### EXERCISE INSTRUCTIONS
Return all lines from the listing below in which "smuts" appears.

### INPUT RECORDS

────────────────────

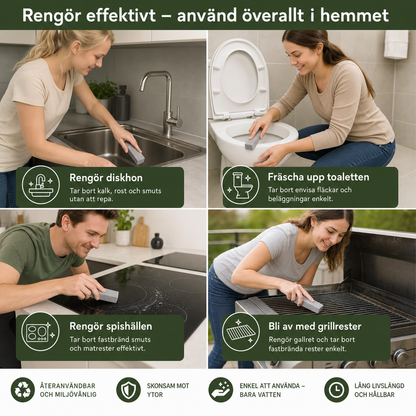 Rengör effektivt – använd överallt i hemmet

Rengör diskhon
Tar bort kalk, rost och smuts utan att repa.

Fräscha upp toaletten
Tar bort envisa fläckar och beläggningar enkelt.

Rengör spishällen
Tar bort fastbränd smuts och matrester effektivt.

Bli av med grillrester
Rengör gallret och tar bort fastbrända rester enkelt.

ÅTERANVÄNDBAR OCH MILJÖVÄNLIG

SKONSAM MOT YTOR

ENKEL ATT ANVÄNDA – BARA VATTEN

LÅNG LIVSLÄNGD OCH HÅLLBAR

────────────────────

### TASK SOLUTION
Tar bort kalk, rost och smuts utan att repa.
Tar bort fastbränd smuts och matrester effektivt.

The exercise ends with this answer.